» **Using the information**
1. According to the article on polymer solar cells, what efficiency do the Rice/Penn State cells reach?
2. Reproduce the part of the article on polymer solar cells between "The photovoltaic devices" and "journal Nano Letters.", inclusive.

» **Source extract**
Thursday, 11 July 2013

Organic polymers show sunny potential

phys.org
29 May 2013

(Phys.org)--A new version of solar cells created by laboratories at Rice and Pennsylvania State universities could open the door to research on a new class of solar power devices.

The photovoltaic devices created in a project led by Rice chemical engineer Rafael Verduzco and Penn State chemical engineer Enrique Gomez are based on block copolymers, self-assembling organic materials that arrange themselves into distinct layers. They easily outperform other cells with polymer compounds as active elements. The discovery is detailed online in the American Chemical Society journal Nano Letters.

While commercial, silicon-based solar cells turn about 20% of sunlight into electricity and experimental units top 25%, there's been an undercurrent of research into polymer-based cells that could greatly reduce the cost of solar power, Verduzco said. The Rice/Penn State cells reach about 3% efficiency, but that's surprisingly better than other labs have achieved using polymer compounds.

"You need two components in a solar cell: one to carry (negative) electrons, the other to carry positive charges", Verduzco said. The imbalance between the two prompted by the input of energy-sunlight-creates useful current.

Since the mid-1980s, researchers have experimented with stacking or mixing polymer components with limited success, Verduzco said. Later polymer/fullerene mixtures topped 10% efficiency, but the fullerenes-in this case, enhanced C-60 buckyballs-are difficult to work with, he said.

» **Information supplied**
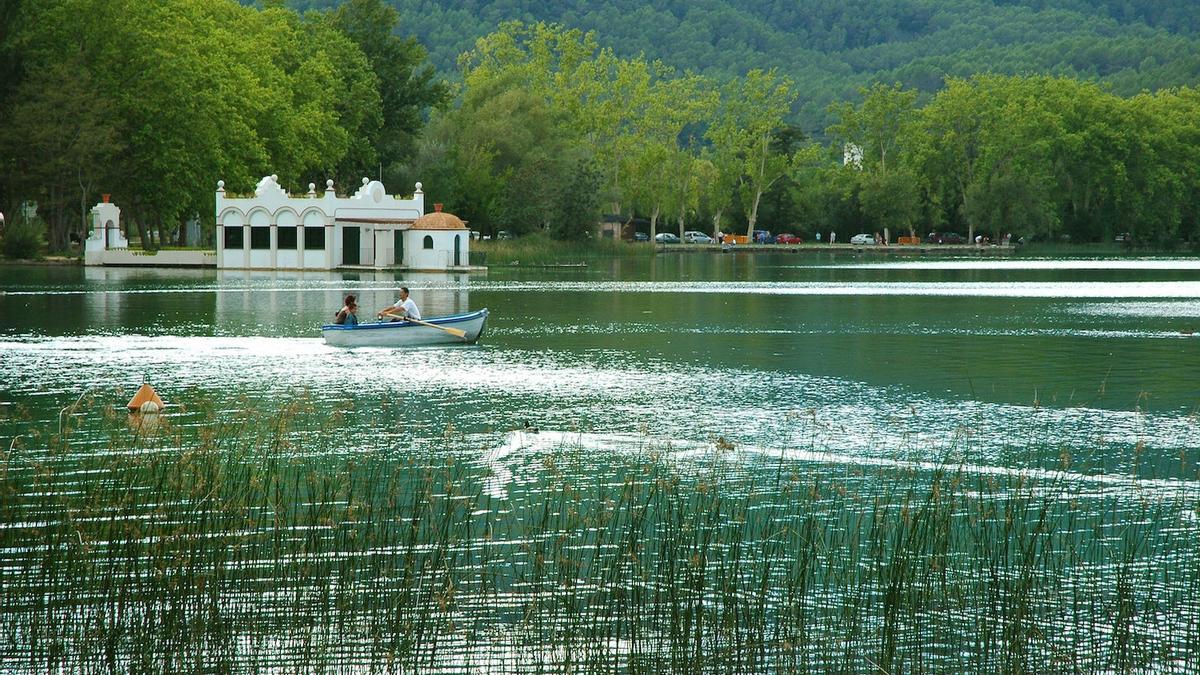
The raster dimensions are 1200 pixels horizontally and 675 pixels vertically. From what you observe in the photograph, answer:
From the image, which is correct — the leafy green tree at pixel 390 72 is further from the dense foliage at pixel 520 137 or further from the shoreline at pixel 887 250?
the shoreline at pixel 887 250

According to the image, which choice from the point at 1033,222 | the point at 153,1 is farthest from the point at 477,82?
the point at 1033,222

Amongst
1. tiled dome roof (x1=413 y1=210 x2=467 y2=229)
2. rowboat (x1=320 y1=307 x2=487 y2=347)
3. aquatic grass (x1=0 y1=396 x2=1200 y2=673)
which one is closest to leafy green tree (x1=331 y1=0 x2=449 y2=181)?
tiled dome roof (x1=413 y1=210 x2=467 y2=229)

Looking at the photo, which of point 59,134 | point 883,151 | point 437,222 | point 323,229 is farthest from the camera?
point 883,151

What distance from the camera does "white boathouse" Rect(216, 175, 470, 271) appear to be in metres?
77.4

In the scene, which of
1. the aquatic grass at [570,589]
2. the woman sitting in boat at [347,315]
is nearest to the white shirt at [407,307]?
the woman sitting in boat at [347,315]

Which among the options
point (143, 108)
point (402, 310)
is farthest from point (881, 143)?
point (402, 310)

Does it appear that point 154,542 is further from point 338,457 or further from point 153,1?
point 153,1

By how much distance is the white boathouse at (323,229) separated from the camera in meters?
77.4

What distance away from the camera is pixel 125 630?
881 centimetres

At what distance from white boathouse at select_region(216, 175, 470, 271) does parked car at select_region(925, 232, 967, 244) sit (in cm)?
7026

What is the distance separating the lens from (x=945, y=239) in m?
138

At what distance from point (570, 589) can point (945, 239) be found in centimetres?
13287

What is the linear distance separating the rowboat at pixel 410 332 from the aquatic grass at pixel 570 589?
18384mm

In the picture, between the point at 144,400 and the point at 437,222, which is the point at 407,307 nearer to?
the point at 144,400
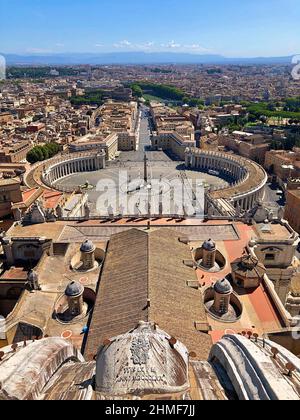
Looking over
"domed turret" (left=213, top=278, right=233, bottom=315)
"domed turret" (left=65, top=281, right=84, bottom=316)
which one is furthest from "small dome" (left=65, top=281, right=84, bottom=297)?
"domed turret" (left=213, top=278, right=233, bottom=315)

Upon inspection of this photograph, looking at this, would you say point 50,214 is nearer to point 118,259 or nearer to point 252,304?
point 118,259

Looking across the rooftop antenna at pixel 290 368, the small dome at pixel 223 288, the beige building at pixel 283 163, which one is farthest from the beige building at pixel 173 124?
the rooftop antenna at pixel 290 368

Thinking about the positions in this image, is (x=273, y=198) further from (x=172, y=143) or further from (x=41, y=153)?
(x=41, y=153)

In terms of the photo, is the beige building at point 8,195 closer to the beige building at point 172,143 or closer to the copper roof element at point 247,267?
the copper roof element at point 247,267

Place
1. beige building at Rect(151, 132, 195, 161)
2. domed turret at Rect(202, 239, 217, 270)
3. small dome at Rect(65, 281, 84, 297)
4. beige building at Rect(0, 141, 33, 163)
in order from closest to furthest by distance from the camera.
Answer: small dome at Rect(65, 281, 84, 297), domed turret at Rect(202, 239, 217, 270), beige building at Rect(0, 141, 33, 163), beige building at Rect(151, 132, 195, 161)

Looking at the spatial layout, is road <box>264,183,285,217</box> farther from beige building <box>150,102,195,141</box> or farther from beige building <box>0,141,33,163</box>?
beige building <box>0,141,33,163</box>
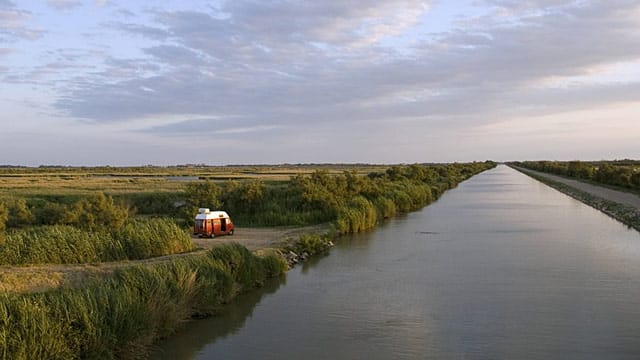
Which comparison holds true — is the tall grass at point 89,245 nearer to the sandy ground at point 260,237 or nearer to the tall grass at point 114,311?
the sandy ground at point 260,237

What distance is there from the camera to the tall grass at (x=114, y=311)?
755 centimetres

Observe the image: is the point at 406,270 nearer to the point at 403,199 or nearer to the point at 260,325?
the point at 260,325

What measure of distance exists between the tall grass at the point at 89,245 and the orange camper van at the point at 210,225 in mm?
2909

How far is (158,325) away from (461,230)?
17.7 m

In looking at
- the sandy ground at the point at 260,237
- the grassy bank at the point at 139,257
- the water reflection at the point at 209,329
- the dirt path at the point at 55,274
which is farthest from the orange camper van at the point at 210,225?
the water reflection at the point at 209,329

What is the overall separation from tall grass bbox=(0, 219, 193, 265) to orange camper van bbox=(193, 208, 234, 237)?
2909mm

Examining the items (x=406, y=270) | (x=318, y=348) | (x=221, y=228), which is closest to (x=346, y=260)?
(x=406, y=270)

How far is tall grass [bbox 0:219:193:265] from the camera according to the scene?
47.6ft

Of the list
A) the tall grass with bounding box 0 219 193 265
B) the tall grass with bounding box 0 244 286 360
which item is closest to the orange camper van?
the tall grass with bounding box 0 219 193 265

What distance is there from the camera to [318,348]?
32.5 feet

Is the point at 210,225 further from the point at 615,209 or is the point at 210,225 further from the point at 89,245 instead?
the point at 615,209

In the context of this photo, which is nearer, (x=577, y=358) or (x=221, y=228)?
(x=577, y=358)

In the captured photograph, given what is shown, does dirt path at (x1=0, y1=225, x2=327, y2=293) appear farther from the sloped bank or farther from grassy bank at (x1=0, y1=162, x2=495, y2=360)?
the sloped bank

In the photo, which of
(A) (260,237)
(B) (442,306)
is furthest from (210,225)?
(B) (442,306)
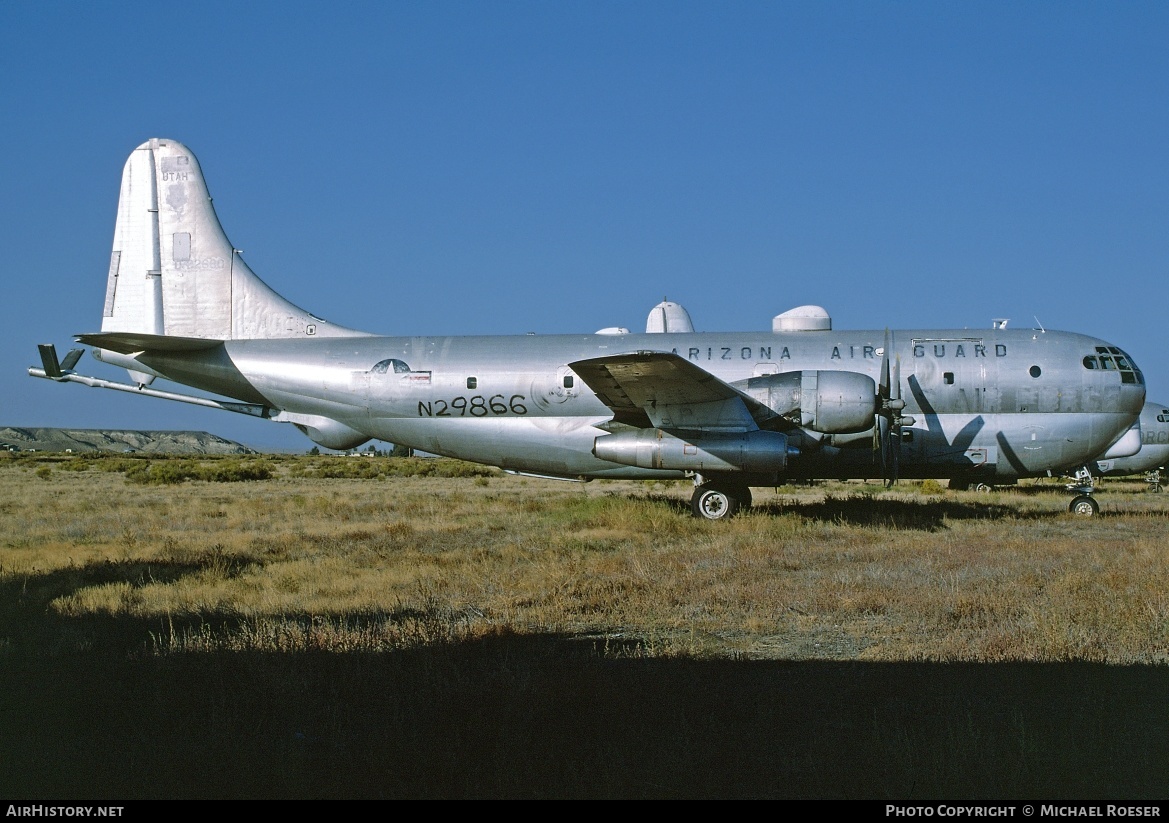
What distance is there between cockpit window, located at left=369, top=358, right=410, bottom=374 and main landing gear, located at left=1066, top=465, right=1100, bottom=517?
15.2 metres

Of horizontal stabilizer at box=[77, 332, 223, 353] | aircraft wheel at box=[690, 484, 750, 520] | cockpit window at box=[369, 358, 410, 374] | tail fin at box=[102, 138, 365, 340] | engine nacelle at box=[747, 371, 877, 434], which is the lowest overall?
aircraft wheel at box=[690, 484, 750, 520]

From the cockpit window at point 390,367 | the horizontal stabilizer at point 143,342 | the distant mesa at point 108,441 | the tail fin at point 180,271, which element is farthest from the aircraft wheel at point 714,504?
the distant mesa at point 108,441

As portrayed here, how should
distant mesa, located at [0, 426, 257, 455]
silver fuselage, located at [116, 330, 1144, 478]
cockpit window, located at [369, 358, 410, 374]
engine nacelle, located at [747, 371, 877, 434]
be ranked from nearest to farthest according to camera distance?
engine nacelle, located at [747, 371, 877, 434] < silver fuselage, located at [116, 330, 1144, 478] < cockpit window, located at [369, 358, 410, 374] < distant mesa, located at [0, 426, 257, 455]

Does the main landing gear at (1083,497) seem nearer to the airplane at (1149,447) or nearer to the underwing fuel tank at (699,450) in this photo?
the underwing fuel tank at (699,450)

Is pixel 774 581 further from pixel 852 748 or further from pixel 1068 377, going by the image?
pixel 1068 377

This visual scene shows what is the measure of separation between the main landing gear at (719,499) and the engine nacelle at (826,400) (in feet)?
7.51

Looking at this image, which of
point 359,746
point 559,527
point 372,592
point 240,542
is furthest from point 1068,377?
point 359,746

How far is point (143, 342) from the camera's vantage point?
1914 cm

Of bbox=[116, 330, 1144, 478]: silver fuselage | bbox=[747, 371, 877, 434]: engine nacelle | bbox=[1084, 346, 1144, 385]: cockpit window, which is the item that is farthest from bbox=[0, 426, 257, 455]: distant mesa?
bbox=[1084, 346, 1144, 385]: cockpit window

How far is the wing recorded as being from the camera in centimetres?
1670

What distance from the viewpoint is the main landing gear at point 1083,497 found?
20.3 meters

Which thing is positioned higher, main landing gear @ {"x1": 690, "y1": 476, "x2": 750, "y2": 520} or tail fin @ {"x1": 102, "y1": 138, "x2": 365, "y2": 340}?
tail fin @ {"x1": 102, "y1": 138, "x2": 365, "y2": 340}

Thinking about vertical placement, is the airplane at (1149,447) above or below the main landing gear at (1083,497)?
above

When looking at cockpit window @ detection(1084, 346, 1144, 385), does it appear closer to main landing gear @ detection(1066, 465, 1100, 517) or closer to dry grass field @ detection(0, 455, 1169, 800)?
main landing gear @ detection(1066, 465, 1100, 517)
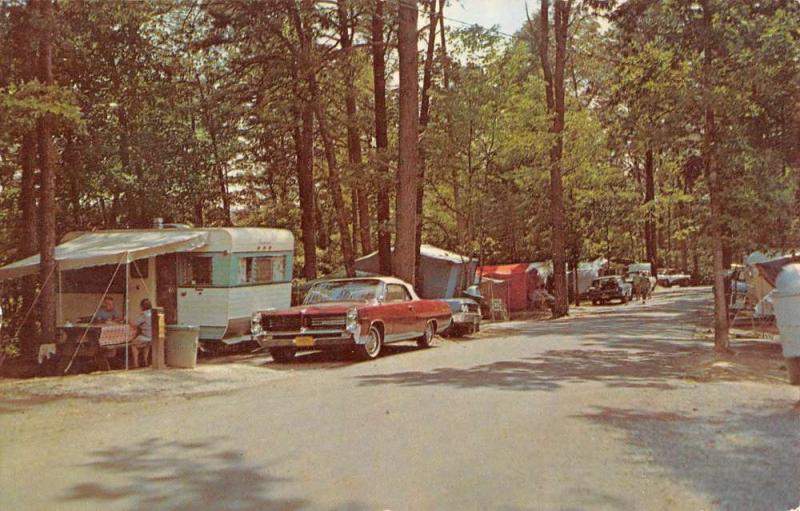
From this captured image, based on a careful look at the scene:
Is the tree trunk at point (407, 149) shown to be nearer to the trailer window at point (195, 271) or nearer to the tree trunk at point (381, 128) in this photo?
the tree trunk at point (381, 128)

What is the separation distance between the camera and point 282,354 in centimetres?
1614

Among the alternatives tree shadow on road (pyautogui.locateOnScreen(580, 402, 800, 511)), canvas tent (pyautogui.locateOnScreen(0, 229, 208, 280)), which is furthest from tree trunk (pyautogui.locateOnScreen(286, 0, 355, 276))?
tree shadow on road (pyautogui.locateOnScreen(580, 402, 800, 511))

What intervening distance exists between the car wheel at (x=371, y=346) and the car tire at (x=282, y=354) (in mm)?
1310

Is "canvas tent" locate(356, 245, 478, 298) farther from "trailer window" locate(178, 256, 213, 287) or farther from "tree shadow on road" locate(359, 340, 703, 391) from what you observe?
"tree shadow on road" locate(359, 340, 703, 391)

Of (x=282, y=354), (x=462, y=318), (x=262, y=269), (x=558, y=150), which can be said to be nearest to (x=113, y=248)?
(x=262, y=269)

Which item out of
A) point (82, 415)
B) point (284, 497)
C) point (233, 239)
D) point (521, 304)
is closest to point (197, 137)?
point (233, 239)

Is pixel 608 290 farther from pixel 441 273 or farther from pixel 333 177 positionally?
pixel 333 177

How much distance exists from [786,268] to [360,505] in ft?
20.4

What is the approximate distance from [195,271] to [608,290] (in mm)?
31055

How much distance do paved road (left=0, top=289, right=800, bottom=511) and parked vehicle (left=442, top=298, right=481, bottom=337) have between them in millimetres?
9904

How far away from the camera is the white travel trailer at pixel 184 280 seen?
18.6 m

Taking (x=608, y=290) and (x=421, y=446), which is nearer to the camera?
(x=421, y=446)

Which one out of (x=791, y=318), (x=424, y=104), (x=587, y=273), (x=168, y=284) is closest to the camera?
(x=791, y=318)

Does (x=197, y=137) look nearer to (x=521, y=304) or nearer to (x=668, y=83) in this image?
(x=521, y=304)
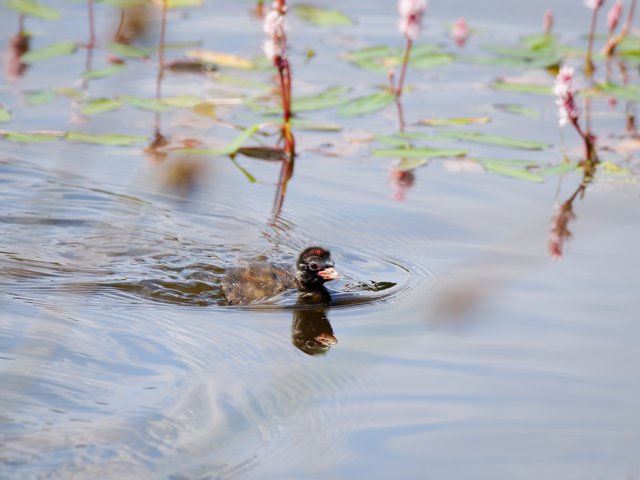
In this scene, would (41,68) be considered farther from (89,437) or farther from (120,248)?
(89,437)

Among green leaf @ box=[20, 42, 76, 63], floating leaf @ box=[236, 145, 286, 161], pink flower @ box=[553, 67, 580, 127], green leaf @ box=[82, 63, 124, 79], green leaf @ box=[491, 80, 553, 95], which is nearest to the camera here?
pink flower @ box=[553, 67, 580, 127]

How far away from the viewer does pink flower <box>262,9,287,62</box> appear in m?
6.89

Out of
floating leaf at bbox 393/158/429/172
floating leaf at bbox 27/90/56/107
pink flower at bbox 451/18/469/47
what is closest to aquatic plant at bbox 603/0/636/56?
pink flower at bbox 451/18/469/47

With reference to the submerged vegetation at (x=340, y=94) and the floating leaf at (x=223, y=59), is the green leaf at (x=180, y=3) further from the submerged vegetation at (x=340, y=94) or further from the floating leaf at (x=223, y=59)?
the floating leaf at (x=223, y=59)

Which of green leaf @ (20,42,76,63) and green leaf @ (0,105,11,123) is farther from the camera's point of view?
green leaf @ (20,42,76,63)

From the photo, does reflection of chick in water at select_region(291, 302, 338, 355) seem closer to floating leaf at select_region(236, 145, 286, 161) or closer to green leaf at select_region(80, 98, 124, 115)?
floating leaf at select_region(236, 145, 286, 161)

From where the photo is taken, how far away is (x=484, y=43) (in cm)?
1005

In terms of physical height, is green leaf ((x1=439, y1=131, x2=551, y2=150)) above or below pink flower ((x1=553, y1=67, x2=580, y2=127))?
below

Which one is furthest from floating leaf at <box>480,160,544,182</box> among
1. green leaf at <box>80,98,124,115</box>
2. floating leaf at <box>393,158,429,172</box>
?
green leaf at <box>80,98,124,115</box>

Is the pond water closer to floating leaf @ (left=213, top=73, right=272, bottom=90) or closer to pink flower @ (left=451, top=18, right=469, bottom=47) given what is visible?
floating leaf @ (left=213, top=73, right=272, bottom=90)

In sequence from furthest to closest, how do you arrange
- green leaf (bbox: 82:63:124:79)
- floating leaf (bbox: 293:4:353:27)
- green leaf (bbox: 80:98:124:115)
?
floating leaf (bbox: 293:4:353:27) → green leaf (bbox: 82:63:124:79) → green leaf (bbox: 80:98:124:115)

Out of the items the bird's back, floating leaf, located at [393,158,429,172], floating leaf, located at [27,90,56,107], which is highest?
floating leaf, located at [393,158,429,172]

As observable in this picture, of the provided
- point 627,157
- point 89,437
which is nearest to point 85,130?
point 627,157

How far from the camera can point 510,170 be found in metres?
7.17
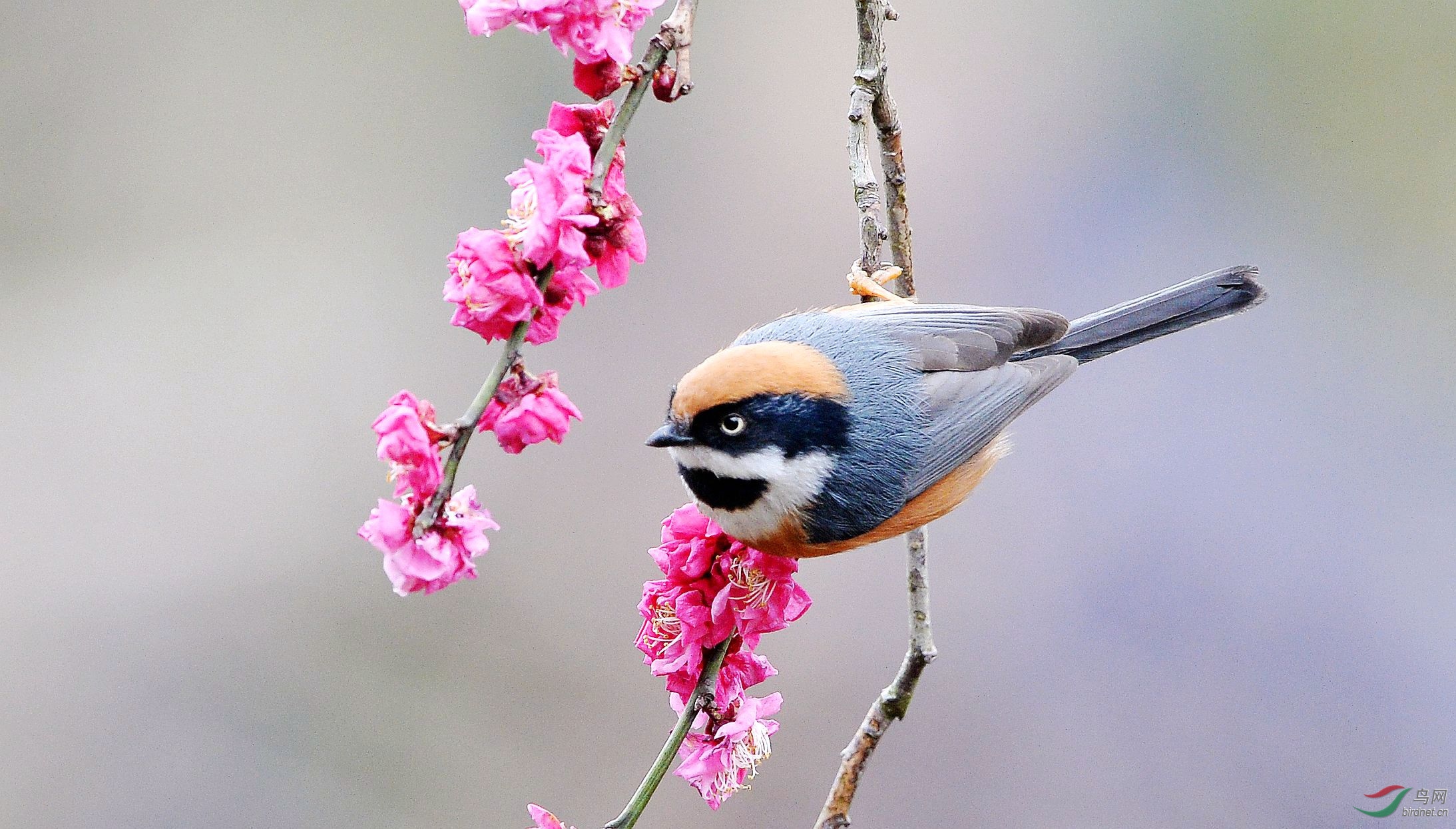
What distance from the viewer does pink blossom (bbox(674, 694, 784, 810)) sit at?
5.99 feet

» **Per-task outputs**
1. About 3%.

2.
The photovoltaic devices created in a project led by Rice chemical engineer Rafael Verduzco and Penn State chemical engineer Enrique Gomez are based on block copolymers, self-assembling organic materials that arrange themselves into distinct layers. They easily outperform other cells with polymer compounds as active elements. The discovery is detailed online in the American Chemical Society journal Nano Letters.